The above processes help ensure compatibility amongst various Windows Operating Systems and Editions. However, Windows 10 Home appeared to work by adding a new registry entry to the “Windows 10 remote PC” only. There was no need for any other steps.
Shut Down Windows 7, 8, 10 Home Edition PC from another Windows Computer
As previously mentioned, Windows 7, 8, 8.1, and 10 Home editions DO NOT unlock Group Policy Editor (Gpedit.msc), making remote shutdown more difficult to achieve. It exists deep inside the operating system, but it is locked and inoperable in several ways.
The Group Policy Editor is “technically” required to perform the previous steps to turn off a Windows 7/8/10 PC remotely, although the registry change previously mentioned did the trick fine on a Windows 10 Home Edition system. Regardless, you have three options at this point: try the registry fix (recommended first), add/unlock gpedit, or install a third-party application. Here are the options.
Option 1: Try the Registry Fix
As mentioned in the previous steps above, head to the Registry, navigate to “Computer\HKEY_LOCAL_MACHINE\Software\Microsoft\Windows\CurrentVersion\Policies\System,” add a new DWORD (32-bit) Value, then change the value to 1. It’s as simple as that!
Option 2: Adding/Unlocking Group Policy Editor in Windows Home Editions
To add the Group Policy Editor (Gpedit.msc) to Windows Home Editions, hackers, programmers, and technicians alike have found ways to add Gpedit.msc and Remote Registry to Windows 10 Home and other Home editions, creating downloadable executables, zip files, and batch files.
Regardless, the downloads don’t make Gpedit fully functional due to other Windows OS differences. Still, the files operate enough to perform the remote functions and carry most of the group policy functionality. Just be aware that most batch files and executables ARE NOT uninstallable and can cause other issues. This scenario is common amongst Windows users.
Option 3: Installing Third-Party Windows Remote Shutdown Applications
There are also third-party applications that perform remote shutdown functions. The apps usually need to alter some files (and move some of them in many cases) to prevent the “Failed to access registry” error when trying to remotely shut down a Windows 7, 8, 8.1, or 10 Home Edition PC.

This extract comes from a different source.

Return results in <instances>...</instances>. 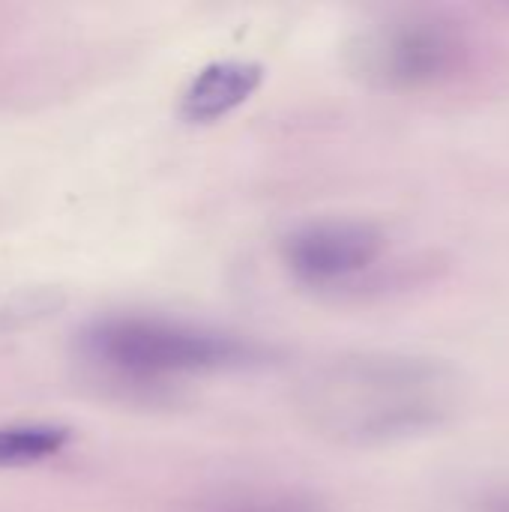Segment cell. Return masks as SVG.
<instances>
[{"instance_id":"6da1fadb","label":"cell","mask_w":509,"mask_h":512,"mask_svg":"<svg viewBox=\"0 0 509 512\" xmlns=\"http://www.w3.org/2000/svg\"><path fill=\"white\" fill-rule=\"evenodd\" d=\"M300 414L342 447H381L444 426L459 408V378L429 357H336L300 384Z\"/></svg>"},{"instance_id":"7a4b0ae2","label":"cell","mask_w":509,"mask_h":512,"mask_svg":"<svg viewBox=\"0 0 509 512\" xmlns=\"http://www.w3.org/2000/svg\"><path fill=\"white\" fill-rule=\"evenodd\" d=\"M84 354L99 369L135 384L213 375L258 360V351L234 336L180 321L132 315L90 327L84 333Z\"/></svg>"},{"instance_id":"3957f363","label":"cell","mask_w":509,"mask_h":512,"mask_svg":"<svg viewBox=\"0 0 509 512\" xmlns=\"http://www.w3.org/2000/svg\"><path fill=\"white\" fill-rule=\"evenodd\" d=\"M468 60L465 33L456 21L432 12L387 18L351 45L354 72L387 90H423L453 78Z\"/></svg>"},{"instance_id":"277c9868","label":"cell","mask_w":509,"mask_h":512,"mask_svg":"<svg viewBox=\"0 0 509 512\" xmlns=\"http://www.w3.org/2000/svg\"><path fill=\"white\" fill-rule=\"evenodd\" d=\"M387 249L381 228L357 219L309 222L288 234L282 258L291 276L312 288H336L369 273Z\"/></svg>"},{"instance_id":"5b68a950","label":"cell","mask_w":509,"mask_h":512,"mask_svg":"<svg viewBox=\"0 0 509 512\" xmlns=\"http://www.w3.org/2000/svg\"><path fill=\"white\" fill-rule=\"evenodd\" d=\"M264 81V69L249 60H219L204 66L180 99V114L189 123H216L240 108Z\"/></svg>"},{"instance_id":"8992f818","label":"cell","mask_w":509,"mask_h":512,"mask_svg":"<svg viewBox=\"0 0 509 512\" xmlns=\"http://www.w3.org/2000/svg\"><path fill=\"white\" fill-rule=\"evenodd\" d=\"M204 512H330L327 504L297 486H231L213 495Z\"/></svg>"},{"instance_id":"52a82bcc","label":"cell","mask_w":509,"mask_h":512,"mask_svg":"<svg viewBox=\"0 0 509 512\" xmlns=\"http://www.w3.org/2000/svg\"><path fill=\"white\" fill-rule=\"evenodd\" d=\"M69 444V429L48 423L0 426V468L36 465L57 456Z\"/></svg>"},{"instance_id":"ba28073f","label":"cell","mask_w":509,"mask_h":512,"mask_svg":"<svg viewBox=\"0 0 509 512\" xmlns=\"http://www.w3.org/2000/svg\"><path fill=\"white\" fill-rule=\"evenodd\" d=\"M60 294L51 288H24V291H3L0 294V333L18 330L24 324L42 321L60 309Z\"/></svg>"},{"instance_id":"9c48e42d","label":"cell","mask_w":509,"mask_h":512,"mask_svg":"<svg viewBox=\"0 0 509 512\" xmlns=\"http://www.w3.org/2000/svg\"><path fill=\"white\" fill-rule=\"evenodd\" d=\"M471 512H509V492L501 495H486Z\"/></svg>"}]
</instances>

Note: Microsoft Windows Terms and Conditions prohibit OS alterations, reverse engineering, and the circumvention of restricted features, so do so at your own risk.
Shut Down a Windows PC from a Linux Computer
You can remotely shut down your computer from a Linux computer, as well. In order for this to work, you will have to prepare your Windows PC the same way you did for a remote shutdown from another Windows PC (Steps 1-10). With that out of the way, let’s see how to remotely shut down your Windows PC from a Linux computer.
There are two things you’ll have to keep in mind. First, you’ll need to have administrator’s privilege on the Windows PC. Second, both computers will have to be connected to the same LAN/Wireless network.
- Find out your Windows PC’s IP address. You can find it through Command Prompt. Open it and type “ipconfig” and press “Enter”. You need the IPv4 address. You can also find it in the router’s configurations. It is in the DHCP client table. Write the remote computer’s IP address down because you will need it later.
- Next, launch your Linux computer’s terminal.
- Install Samba, a protocol you’ll need to connect your Linux computer to your Windows PC. For Ubuntu, use this command: “sudo apt-get install samba-common”. The terminal will ask you for your root password before installation.
- Once you’ve installed Samba, type “net rpc shutdown – I IP address – U user%password”. Replace the IP address part with the actual IP address of your Windows PC. Instead of “user”, write the Windows user’s name and instead of “password” type the password of your Windows admin account.
Remotely Shut Down a Mac
You can also remotely shut down a Mac. Have in mind that the Mac and the computer you’re using to perform the remote shutdown have to be connected to the same network. Also, you will require administrator access on both computers.
The process looks very similar, whether you’re using another Mac or a Windows PC to shut down your Mac. Let’s see how to remotely shut down a Mac:
- Open another Mac’s terminal. Alternatively, you can perform this operation via PuTTY if you’re using a Windows PC to remotely shut down your Mac.
- Once the terminal or PuTTY launches, type in “ssh username@ipaddress”. You should replace the “username” with the remote Mac’s user name. Also, replace the “ipaddress” part with your Mac’s actual IP address. To find your Mac’s IP address on OS X 10.5 and higher, go to Apple Icon > System Preferences > Network. If you’re running OS X 10.4, go to Apple Icon > System Preferences > Network > Your Network > Configure > TCP/IP.
- When asked, provide the remote Mac’s user password.
- Next, type “sudo /sbin /shutdown now” if you want to shut down your Mac immediately and press “Return” or “Enter”. If you want to restart it, the command should look like this: “sudo /sbin / shutdown –r”.
Instead of shutting down or restarting each computer on your network manually, you can do it remotely from a single computer in a matter of minutes. To work, you only need to have admin access on each computer and perform some basic system settings tweaks if you’re working with a Windows PC. Don’t forget that Windows Home Editions do not unlock Group Policy Editor or Remote Registry functionality, but the options above should do the trick!